Otherwise, if targeting Wayland, or using >= GNOME 3.24 issue:

root #rc-update add elogind boot

Next, check if the machine has a plugdev group, and, if it does, add any regular users to it:

root #getent group plugdev && gpasswd -a <regular_username> plugdev

Similarly, to allow regular users to play GNOME games (assuming these have been installed), add them to the games group:

root #getent group games && gpasswd -a <regular_username> games

To allow the use of direct rendering, issue:

root #getent group video && gpasswd -a <regular_username> video

Finally, start up GNOME!

root #openrc

A GNOME login screen should now be visible (and this will also come up automatically on boot). On some machines, it may be necessary to move the mouse or press a key, for the login screen to appear.

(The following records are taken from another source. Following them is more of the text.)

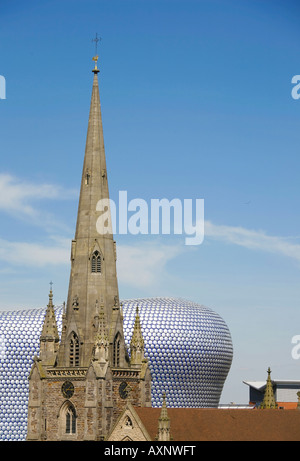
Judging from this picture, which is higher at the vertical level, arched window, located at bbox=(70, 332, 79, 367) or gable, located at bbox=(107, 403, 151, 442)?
arched window, located at bbox=(70, 332, 79, 367)

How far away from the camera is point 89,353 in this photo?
83.0 meters

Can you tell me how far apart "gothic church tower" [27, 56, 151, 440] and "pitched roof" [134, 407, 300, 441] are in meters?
3.01

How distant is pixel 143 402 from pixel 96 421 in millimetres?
5702

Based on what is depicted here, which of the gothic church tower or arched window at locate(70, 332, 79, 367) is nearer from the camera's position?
the gothic church tower

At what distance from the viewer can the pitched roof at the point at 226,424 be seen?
8281cm

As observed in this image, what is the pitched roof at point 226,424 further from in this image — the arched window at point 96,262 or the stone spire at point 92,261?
the arched window at point 96,262

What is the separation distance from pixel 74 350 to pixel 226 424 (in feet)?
44.7

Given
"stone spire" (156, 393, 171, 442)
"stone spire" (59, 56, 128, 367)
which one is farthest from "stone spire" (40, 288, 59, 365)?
"stone spire" (156, 393, 171, 442)

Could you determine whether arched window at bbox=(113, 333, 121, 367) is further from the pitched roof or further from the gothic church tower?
the pitched roof

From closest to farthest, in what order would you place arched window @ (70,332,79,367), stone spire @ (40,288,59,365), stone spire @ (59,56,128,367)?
arched window @ (70,332,79,367) < stone spire @ (59,56,128,367) < stone spire @ (40,288,59,365)

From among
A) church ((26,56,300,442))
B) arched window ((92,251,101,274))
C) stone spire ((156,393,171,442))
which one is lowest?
stone spire ((156,393,171,442))

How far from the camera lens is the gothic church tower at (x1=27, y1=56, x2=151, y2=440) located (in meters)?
81.9
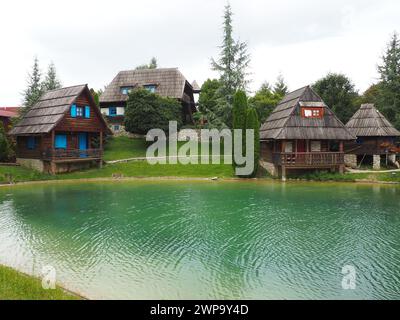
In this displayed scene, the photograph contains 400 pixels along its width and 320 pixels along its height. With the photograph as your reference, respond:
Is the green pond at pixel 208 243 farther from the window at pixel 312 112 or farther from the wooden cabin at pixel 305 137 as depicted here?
the window at pixel 312 112

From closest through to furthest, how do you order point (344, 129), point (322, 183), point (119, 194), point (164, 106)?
point (119, 194) → point (322, 183) → point (344, 129) → point (164, 106)

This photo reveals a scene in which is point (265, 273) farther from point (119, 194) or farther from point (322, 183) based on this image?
point (322, 183)

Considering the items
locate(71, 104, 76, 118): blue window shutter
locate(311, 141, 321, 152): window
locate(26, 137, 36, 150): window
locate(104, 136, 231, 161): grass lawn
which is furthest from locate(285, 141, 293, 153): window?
locate(26, 137, 36, 150): window

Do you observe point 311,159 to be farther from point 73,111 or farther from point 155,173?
point 73,111

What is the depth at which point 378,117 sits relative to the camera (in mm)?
36375

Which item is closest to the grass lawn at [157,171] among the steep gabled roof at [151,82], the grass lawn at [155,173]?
the grass lawn at [155,173]

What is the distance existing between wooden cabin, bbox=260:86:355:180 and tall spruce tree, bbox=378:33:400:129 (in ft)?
35.1

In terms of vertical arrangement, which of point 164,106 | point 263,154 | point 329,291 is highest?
point 164,106

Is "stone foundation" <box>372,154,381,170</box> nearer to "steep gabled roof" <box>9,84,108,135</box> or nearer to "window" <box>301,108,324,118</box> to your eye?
"window" <box>301,108,324,118</box>

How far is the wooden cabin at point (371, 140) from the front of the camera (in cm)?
3472

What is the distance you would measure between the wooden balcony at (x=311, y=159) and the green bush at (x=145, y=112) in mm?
16349

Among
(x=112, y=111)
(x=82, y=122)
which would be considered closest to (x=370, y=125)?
(x=82, y=122)

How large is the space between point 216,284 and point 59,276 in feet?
15.0
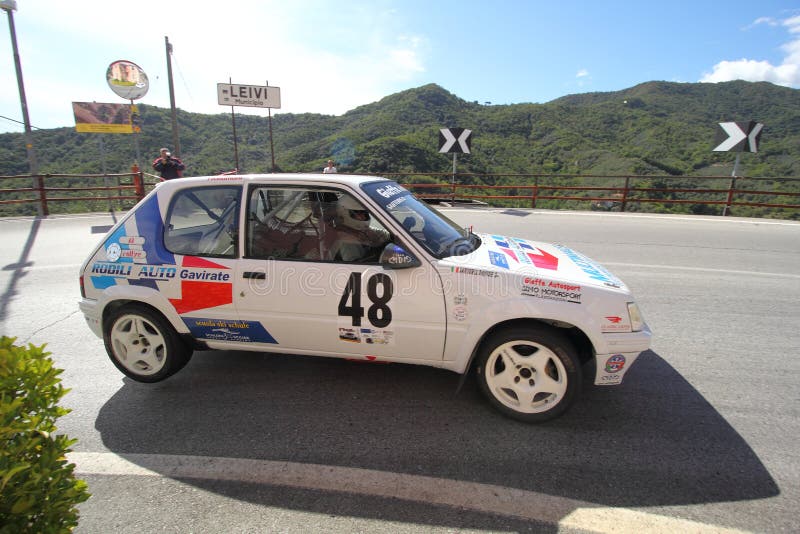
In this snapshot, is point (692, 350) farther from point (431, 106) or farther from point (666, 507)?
point (431, 106)

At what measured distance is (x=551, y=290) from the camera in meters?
2.77

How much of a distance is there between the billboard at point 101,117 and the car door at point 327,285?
21.4 m

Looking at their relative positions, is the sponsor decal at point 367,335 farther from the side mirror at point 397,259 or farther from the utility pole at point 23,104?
the utility pole at point 23,104

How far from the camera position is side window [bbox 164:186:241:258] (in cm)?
325

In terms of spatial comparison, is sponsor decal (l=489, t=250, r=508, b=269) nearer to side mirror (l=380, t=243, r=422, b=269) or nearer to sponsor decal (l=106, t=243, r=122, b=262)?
side mirror (l=380, t=243, r=422, b=269)

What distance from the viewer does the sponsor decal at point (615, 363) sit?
9.15ft

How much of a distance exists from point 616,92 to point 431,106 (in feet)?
147

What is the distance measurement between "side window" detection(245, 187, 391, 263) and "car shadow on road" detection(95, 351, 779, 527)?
1.11 meters

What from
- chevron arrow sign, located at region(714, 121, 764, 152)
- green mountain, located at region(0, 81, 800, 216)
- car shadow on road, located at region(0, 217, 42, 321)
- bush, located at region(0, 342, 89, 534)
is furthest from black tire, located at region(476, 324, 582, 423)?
green mountain, located at region(0, 81, 800, 216)

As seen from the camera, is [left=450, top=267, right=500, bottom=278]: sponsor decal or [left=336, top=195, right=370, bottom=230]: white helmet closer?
[left=450, top=267, right=500, bottom=278]: sponsor decal

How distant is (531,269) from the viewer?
2.96 meters

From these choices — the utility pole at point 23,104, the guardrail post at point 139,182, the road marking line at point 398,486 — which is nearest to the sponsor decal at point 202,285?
the road marking line at point 398,486

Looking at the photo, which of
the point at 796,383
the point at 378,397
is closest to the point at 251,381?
the point at 378,397

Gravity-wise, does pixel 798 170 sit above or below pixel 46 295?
above
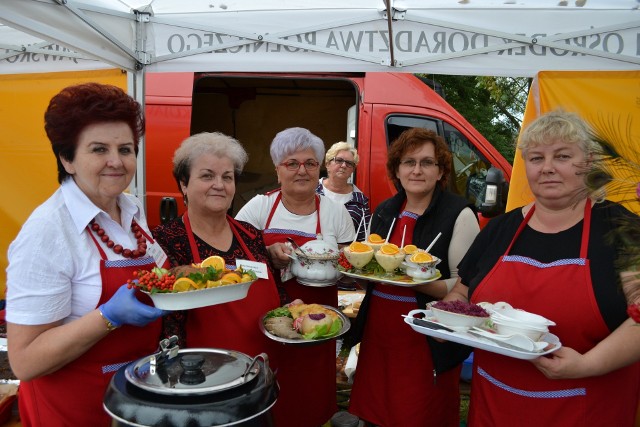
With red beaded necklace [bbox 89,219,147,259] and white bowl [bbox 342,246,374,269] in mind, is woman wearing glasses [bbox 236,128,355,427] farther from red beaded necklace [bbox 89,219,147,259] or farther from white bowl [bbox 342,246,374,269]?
red beaded necklace [bbox 89,219,147,259]

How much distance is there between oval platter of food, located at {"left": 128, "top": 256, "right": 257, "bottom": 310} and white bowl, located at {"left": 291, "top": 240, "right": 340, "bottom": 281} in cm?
59

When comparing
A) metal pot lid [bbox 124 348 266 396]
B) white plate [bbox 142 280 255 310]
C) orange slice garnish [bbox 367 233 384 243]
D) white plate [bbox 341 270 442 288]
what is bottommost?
metal pot lid [bbox 124 348 266 396]

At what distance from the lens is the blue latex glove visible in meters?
1.51

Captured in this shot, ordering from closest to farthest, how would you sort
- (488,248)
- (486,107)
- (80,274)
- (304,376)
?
1. (80,274)
2. (488,248)
3. (304,376)
4. (486,107)

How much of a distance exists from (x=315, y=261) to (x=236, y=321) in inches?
21.9

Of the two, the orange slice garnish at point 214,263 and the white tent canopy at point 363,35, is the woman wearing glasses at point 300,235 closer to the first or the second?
the orange slice garnish at point 214,263

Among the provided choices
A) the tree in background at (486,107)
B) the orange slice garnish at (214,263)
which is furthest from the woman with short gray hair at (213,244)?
the tree in background at (486,107)

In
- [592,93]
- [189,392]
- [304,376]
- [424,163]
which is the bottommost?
[304,376]

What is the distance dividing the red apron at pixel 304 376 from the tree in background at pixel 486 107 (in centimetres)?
895

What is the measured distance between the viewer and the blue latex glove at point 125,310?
1.51 meters

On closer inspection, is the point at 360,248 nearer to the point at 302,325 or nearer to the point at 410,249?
the point at 410,249

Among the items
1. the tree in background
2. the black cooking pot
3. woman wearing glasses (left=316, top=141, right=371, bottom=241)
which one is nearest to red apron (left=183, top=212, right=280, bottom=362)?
the black cooking pot

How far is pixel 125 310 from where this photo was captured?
1505mm

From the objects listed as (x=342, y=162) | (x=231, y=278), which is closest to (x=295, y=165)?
(x=231, y=278)
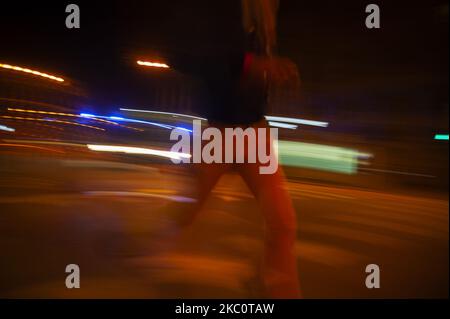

Even when using a Wayland-based system, it is still possible to use GNOME over X11 for a given session (this may be useful to run applications that do not yet work correctly under Wayland). To do so, simply click on the "cogwheel" icon when logging in, and select GNOME on Xorg from the drop-down menu. To log into a Wayland session instead, use the GNOME "cogwheel" menu item — the setting is persistent between logins. Incidentally, to double-check which graphical platform (X11 or Wayland) is in use when logged in, simply issue (in a graphical terminal):
user $echo "${XDG_SESSION_TYPE}"
When using a Wayland GNOME session, unported applications (such as www-client/firefox, at the time of writing) will be hosted in a shared, rootless X11 server (the so-called "XWayland" approach). This generally works well, but may not be sufficient for all legacy apps (such as some games and virtualisation environments). For such cases, remember that it is always possible to login to a 'old-school' GNOME-on-X11 session, should workflow dictate.


For more information about the GNOME interface (which is generally self-explanatory), see Some additional useful setup tips about GNOME may also be found here.


To remove GNOME, begin by unmerging it:

root #emerge --ask --verbose --depclean gnome-base/gnome


root #emerge --ask --verbose --depclean gnome-base/gnome-light

Remove all of the project overlays. For example, if using eselect-repository:

root #eselect repository delete dantrell-gnome
root #eselect repository delete dantrell-gnome-3.24

Switch profile; for example:

root #eselect profile set "default/linux/amd64/17.0"

Update @world:

root #emerge --ask --update --deep --changed-use --with-bdeps=y @world

Clean dependencies:

root #emerge --ask --depclean

Prevent unnecessary services starting up automatically; e.g.:

root #rc-update del elogind boot
root #rc-update del dbus default
root #rc-update del xdm default
root #rc-update del NetworkManager default
root #rc-update del openrc-settingsd default

Add dhcpcd (if required, in the absence of NetworkManager):

root #rc-update add dhcpcd default

Finally, reboot the system to complete the uninstall (to a textual login, in this case).